** START OF DATA TO USE **
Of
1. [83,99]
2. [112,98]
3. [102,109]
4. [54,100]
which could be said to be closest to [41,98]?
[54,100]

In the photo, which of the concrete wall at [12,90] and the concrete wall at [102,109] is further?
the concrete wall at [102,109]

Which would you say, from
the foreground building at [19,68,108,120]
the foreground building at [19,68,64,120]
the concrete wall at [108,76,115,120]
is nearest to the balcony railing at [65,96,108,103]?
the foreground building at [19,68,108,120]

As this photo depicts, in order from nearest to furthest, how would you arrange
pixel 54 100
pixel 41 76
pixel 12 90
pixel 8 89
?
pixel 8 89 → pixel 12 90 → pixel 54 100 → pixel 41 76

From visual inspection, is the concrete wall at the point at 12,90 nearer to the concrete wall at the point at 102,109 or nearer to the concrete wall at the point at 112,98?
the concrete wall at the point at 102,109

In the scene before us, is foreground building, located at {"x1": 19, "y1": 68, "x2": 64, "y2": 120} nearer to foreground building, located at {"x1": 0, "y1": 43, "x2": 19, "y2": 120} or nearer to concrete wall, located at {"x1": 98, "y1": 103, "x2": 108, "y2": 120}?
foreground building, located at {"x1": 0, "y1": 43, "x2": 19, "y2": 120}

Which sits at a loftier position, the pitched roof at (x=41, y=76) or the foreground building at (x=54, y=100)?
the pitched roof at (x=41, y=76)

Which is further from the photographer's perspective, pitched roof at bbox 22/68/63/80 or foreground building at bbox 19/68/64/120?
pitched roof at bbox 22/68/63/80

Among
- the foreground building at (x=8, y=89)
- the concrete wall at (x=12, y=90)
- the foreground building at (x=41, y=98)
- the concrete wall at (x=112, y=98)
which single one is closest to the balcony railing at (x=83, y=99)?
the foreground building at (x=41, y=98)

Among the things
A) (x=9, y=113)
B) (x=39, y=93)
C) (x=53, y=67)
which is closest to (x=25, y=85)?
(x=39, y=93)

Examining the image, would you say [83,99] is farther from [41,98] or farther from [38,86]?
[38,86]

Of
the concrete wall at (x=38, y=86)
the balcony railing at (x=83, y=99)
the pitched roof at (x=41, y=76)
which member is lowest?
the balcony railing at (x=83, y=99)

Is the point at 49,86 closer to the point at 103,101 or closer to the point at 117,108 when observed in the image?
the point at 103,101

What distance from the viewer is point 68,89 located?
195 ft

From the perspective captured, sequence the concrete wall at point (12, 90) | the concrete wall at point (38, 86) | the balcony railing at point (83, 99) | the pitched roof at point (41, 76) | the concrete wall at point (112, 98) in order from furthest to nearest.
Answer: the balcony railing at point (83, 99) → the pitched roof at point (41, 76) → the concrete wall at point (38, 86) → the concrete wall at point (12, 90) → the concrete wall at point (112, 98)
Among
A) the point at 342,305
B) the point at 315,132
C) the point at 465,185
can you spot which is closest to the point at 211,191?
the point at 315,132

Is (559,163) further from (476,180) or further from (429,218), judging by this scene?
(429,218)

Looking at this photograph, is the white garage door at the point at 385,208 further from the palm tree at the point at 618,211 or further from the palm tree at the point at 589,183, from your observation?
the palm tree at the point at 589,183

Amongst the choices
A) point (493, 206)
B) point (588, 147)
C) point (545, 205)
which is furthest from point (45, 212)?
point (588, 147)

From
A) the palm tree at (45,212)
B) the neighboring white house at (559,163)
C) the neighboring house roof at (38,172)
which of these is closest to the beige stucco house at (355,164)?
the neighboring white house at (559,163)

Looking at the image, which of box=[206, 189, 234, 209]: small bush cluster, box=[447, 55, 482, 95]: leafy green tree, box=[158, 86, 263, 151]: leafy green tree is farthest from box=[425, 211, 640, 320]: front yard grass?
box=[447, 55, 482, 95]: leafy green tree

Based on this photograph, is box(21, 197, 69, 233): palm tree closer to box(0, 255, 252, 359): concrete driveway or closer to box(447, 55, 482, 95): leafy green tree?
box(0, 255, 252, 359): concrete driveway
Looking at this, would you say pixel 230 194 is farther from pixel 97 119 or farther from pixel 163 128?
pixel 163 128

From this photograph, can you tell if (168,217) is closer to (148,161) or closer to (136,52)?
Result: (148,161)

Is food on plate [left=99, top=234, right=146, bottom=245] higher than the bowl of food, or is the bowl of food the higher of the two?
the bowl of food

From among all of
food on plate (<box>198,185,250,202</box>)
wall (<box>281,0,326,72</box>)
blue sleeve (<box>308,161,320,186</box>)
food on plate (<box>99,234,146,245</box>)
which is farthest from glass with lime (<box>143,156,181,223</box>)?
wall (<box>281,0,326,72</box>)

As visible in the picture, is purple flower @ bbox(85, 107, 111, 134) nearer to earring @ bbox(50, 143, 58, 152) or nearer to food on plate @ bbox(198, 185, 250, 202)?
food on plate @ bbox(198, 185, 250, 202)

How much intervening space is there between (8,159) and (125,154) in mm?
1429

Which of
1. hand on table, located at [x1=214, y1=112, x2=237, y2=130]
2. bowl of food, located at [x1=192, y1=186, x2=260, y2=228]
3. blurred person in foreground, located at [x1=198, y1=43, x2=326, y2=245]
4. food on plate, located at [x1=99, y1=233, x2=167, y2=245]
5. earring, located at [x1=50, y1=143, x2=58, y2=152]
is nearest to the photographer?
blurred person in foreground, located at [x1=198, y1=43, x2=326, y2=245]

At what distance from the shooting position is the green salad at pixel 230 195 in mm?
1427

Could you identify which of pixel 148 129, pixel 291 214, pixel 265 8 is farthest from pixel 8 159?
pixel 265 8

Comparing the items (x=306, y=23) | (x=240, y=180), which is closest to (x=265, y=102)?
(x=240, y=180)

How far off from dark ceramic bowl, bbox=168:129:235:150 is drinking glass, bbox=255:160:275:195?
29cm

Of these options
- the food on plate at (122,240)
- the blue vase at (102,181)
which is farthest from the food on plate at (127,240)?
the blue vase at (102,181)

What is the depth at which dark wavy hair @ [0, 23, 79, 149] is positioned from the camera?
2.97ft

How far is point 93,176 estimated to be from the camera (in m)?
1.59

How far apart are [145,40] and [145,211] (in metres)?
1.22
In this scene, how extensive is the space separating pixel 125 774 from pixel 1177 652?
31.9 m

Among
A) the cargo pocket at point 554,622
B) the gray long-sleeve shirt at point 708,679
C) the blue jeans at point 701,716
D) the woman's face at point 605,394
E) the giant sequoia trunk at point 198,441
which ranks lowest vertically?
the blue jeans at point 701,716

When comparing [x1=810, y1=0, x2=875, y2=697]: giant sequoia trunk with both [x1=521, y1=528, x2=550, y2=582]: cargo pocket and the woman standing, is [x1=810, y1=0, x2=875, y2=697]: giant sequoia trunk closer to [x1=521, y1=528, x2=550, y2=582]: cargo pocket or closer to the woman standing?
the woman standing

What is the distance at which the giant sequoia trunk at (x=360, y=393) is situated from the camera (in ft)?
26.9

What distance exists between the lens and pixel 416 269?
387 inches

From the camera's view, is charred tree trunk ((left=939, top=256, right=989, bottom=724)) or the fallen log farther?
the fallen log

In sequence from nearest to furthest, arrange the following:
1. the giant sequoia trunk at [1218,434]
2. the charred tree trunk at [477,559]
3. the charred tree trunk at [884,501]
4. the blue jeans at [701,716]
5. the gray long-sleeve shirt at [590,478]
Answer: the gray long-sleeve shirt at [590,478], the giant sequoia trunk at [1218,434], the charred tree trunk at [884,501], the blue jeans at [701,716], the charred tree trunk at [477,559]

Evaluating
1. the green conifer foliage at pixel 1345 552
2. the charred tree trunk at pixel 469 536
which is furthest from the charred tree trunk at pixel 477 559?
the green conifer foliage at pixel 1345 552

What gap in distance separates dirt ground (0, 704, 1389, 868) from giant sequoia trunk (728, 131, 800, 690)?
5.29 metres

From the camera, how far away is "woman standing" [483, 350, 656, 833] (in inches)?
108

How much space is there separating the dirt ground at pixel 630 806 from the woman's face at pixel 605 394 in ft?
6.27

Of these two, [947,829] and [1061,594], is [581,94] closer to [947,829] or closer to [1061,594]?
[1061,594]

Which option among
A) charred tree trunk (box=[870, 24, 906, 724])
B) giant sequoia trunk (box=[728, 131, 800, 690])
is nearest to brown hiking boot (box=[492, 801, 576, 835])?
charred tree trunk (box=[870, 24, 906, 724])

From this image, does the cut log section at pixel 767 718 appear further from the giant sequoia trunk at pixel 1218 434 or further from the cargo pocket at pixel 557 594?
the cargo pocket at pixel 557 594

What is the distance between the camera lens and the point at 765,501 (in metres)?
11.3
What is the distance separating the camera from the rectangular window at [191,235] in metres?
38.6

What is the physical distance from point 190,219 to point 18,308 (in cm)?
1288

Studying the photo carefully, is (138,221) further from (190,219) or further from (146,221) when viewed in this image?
** END OF DATA TO USE **
Rewrite the records above as a JSON list of strings, from the first line through the line containing "pixel 8 89 →", with one string for each line and blank lines omitted.

*WRITTEN SOLUTION*
[
  "Of",
  "1. [83,99]",
  "2. [112,98]",
  "3. [102,109]",
  "4. [54,100]",
  "which could be said to be closest to [41,98]?",
  "[54,100]",
  "In the photo, which of the concrete wall at [12,90] and the concrete wall at [102,109] is further?",
  "the concrete wall at [102,109]",
  "Which would you say, from",
  "the foreground building at [19,68,108,120]",
  "the foreground building at [19,68,64,120]",
  "the concrete wall at [108,76,115,120]",
  "is nearest to the balcony railing at [65,96,108,103]?",
  "the foreground building at [19,68,108,120]",
  "As this photo depicts, in order from nearest to furthest, how would you arrange",
  "pixel 54 100",
  "pixel 41 76",
  "pixel 12 90",
  "pixel 8 89",
  "?",
  "pixel 8 89 → pixel 12 90 → pixel 54 100 → pixel 41 76"
]